## Written task
In three sentences, how would you summarize the piece below about changing writing habits?

## Given passage
This August, it will be five years since I decided to start writing on a professional level.  A lot of things have changed since then, and in some ways they’re changing even faster now.

For example, in May 2009 I started a spreadsheet to keep track of my daily word counts.  I’ve been keeping it diligently ever since then, with graphs and everything.  But just recently, I’ve decided to stop doing that.  Word count is a very shallow indicator of progress: it only measures quantity, and often leads to unnecessary angst or diverts attention from more important things.

Instead, I’m going to focus more on deadlines and work to develop some other, better indicators.  Number of books published per year is probably a key one, as well as number of manuscripts finished.  But deadlines are probably going to be the most important drivers from here on out: publishing deadlines as well as writing deadlines.

Another thing that’s shifting is my revision process.  I know that a lot of beginning writers hate Heinlein’s rules, but almost all the long-term professionals swear by them–especially the ones with careers that I would like to emulate.  This makes me think that I need to scale back on the revisions and develop more trust in my creative voice.

Just as a point of reference, Heinlein’s rules are:

  1. You must write.
  2. You must finish what you write.
  3. You must refrain from rewriting, except to editorial order.
  4. You must put the work on the market.
  5. You must keep the work on the market until it has sold.

I’m currently on the second draft of Stars of Blood and Glory, and what I’ve found so far is that the overall story is actually pretty good.  Some of the scenes are a little out of order, and some of the plot-lines are missing elements that need to be added in, but aside from a few chapters where I got lost for a couple of pages, not a lot needs to be changed.

## Material supplied
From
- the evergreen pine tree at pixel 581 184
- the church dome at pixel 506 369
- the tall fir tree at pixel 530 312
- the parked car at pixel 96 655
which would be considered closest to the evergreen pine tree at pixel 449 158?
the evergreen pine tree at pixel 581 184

## Written answer
Nearly five years after deciding to write professionally, the writer is giving up the daily word-count spreadsheet kept since May 2009, because word count only measures quantity and can cause unnecessary angst. From now on, publishing and writing deadlines will be the main drivers, along with better indicators such as books published per year and manuscripts finished. The writer also plans to scale back revisions, as Heinlein's rules advise, and has found in the second draft of Stars of Blood and Glory that the story is pretty good and needs only a few changes, such as reordering some scenes and adding missing plot elements.